Brown would know. He used to head up Canadian Hydro Developers Inc., which was the largest renewable energy company in Canada until TransAlta Corp. acquired it in a $1.6 billion hostile takeover in 2009.
Conventional power generator TransAlta was looking to complement its oil and gas plants with Canadian Hydro Developers’ suite of renewable facilities. Now, with 13 wind farms, 28 hydro plants, a biomass operation and one geothermal heating plant, TransAlta is a major player in the renewable space.
Even after the sale of Canadian Hydro Developers, Brown recognized the vast potential of the renewable space. He and fellow co-founders John and Ross Keating set up BluEarth to try to catch that same lightning in a bottle.
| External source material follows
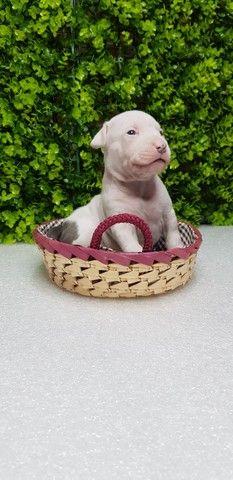 Filhotes de American Staffordshare terrier disponível. - Foto 2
"To me, renewables are the bridge to whatever’s next," he says. "And the combination of that, plus natural gas, is the most logical transition."
BluEarth has no operating plants just yet, but with $162 million in financing in place from heavy-hitting private equity titans such as the Ontario Teachers Pension Plan and Calgary-based ARC Financial Corp., the company is currently scouring the country for assets that are ready to come online.
"Best-case scenario is we have some sort of generating capacity by the end of 2011," Brown says.
The company forecasts rapid growth; Brown expects to have between 350 and 400 megawatts in place within four or five years. An ambitious target for most, "but we think it’s achieveable," he says.
"When I started [at Canadian Hydro Developers] in 2001 we had 89 megawatts of generation and when I left we were up to 700," he notes.
The financial crisis cut off funding for a lot of viable projects, Brown says. So BluEarth is hoping to leverage its expertise in the renewable space — not to mention that $162 million in available funding — to get stakes in smaller projects across the country that are close to flipping their power switches on.
Most will be small — 20 MW and above for wind projects, 10 MW run of river hydro projects or solar farms with at least 5 MW of output. The company is looking exclusively at Canadian sites because in Brown’s view, that’s where the best opportunities for them lie.
As Brown puts it: "They may be small, but there’s huge potential."